Weekends are supposed to be a time for relaxation, fun, and bonding, but lately, But if you have found yourself dreading them when it comes to spending them with your partner. During the week, you  are occupied with work and other activities, so the little annoyances don’t seem as pronounced. But once Saturday rolls around, all those unresolved feelings and frustrations seem to bubble up to the surface.


The truth is you feel trapped. On weekends, there’s this expectation that you both will do everything together—errands, meals, downtime, and even chores. Sometimes you just crave solitude or want to do things on your own, but your partner doesn’t seem to understand that. The lack of personal space makes you feel suffocated and irritable, leading to arguments over the smallest things.

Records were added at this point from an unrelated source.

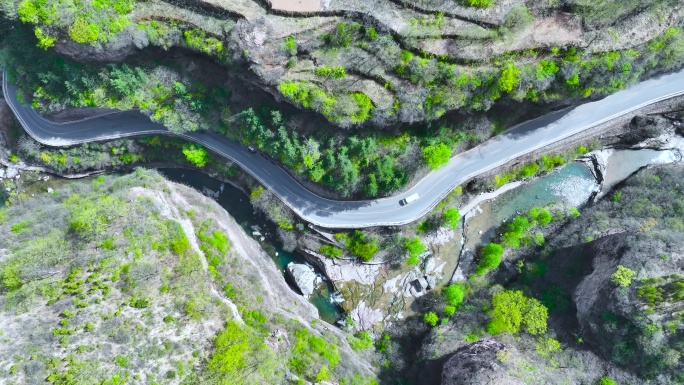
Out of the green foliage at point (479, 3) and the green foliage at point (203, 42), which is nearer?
the green foliage at point (479, 3)

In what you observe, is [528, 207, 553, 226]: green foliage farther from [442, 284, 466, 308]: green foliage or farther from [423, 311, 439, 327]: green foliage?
[423, 311, 439, 327]: green foliage

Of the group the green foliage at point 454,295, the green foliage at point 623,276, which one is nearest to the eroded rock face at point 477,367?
the green foliage at point 454,295

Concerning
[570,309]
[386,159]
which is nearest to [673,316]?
[570,309]

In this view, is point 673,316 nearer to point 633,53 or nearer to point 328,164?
point 633,53

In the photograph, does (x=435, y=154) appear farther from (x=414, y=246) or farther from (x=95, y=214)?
(x=95, y=214)

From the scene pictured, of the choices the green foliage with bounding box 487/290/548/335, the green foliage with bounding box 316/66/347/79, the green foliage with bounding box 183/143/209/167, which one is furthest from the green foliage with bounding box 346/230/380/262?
the green foliage with bounding box 183/143/209/167

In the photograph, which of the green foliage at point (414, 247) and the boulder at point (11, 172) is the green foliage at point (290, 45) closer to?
the green foliage at point (414, 247)

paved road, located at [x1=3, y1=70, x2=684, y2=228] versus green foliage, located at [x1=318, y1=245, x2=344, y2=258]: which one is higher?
paved road, located at [x1=3, y1=70, x2=684, y2=228]
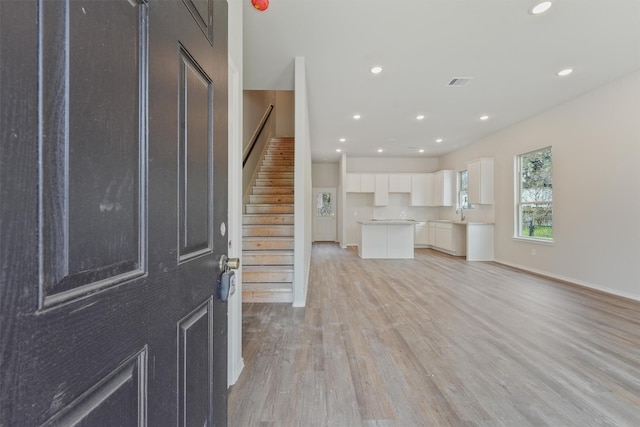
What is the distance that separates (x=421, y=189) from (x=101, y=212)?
841cm

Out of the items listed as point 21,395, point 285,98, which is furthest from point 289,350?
point 285,98

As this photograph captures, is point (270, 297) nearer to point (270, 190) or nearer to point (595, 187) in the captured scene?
point (270, 190)

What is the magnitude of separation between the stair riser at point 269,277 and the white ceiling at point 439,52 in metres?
2.59

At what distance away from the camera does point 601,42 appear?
2826 millimetres

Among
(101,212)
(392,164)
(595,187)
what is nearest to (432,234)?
(392,164)

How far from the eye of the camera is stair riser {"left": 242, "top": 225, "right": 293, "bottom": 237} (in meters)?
3.87

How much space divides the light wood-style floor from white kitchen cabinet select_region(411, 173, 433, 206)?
4.72 metres

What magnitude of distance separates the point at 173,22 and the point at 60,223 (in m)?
0.56

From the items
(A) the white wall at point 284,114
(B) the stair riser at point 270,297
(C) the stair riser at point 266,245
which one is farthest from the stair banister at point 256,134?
(B) the stair riser at point 270,297

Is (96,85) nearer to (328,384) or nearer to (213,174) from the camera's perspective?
(213,174)

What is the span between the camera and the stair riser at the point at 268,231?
387cm

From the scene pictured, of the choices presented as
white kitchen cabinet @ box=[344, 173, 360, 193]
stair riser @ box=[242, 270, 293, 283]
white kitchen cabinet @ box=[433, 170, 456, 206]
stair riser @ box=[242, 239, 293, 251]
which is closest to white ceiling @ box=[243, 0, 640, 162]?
stair riser @ box=[242, 239, 293, 251]

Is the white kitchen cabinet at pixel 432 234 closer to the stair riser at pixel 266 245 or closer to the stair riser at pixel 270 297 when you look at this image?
the stair riser at pixel 266 245

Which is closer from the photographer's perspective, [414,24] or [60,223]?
[60,223]
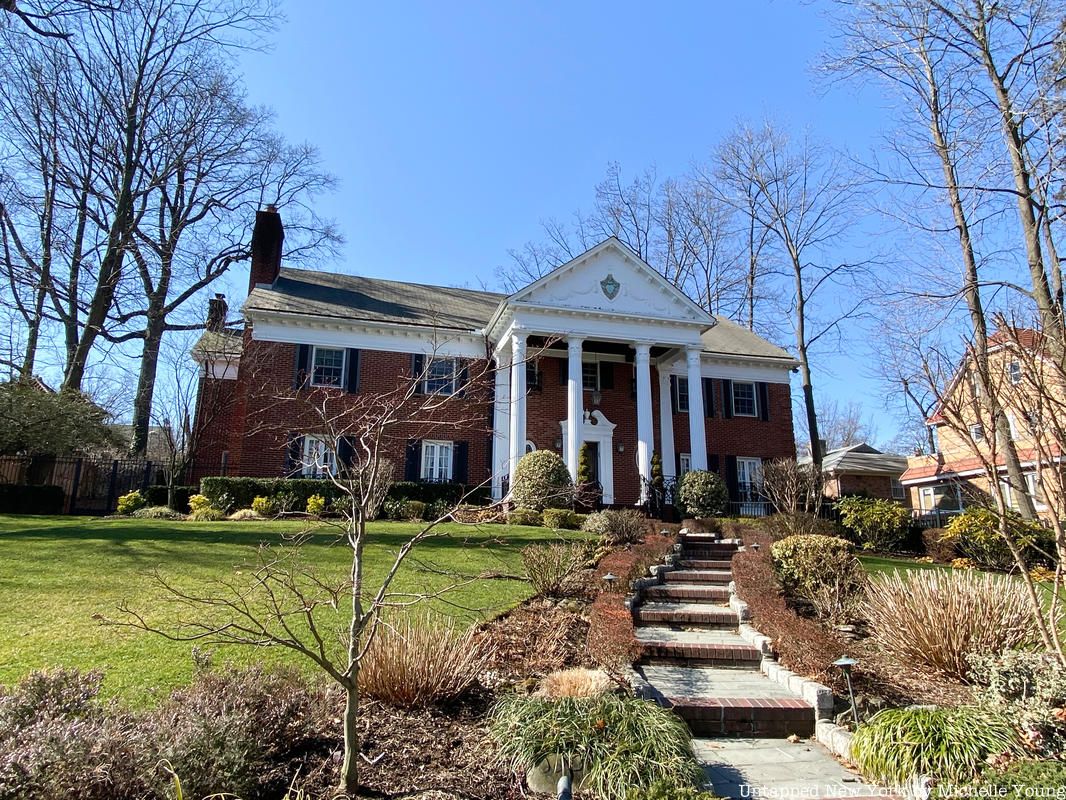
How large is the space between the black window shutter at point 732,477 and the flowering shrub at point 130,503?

Relationships require compromise, and you care about my partner deeply. But I can’t help feeling like the weekends magnify everything that’s wrong between you all. Maybe it’s the constant proximity or the pressure to create “quality time,” but it leaves you drained rather than refreshed. You want to find a balance so you can reclaim your weekends or at least some of them —and the joy that’s supposed to come with them.


3 Relationship Tips


  • Communicate Your Needs: Have an honest conversation with your partner about how you’re feeling. Explain that wanting some alone time doesn’t mean you love them any less—it simply helps you recharge and enjoy your time together more.


  • Plan Individual Activities: Schedule time each weekend for personal hobbies or interests. Encourage your partner to do the same, so both of you can enjoy some independence while still coming together for shared activities.


  • Set Boundaries Around “Together Time”: Agree on which moments are reserved for bonding and which are for solo pursuits. Setting clear boundaries can reduce tension and help both of you feel more comfortable and respected in the relationship.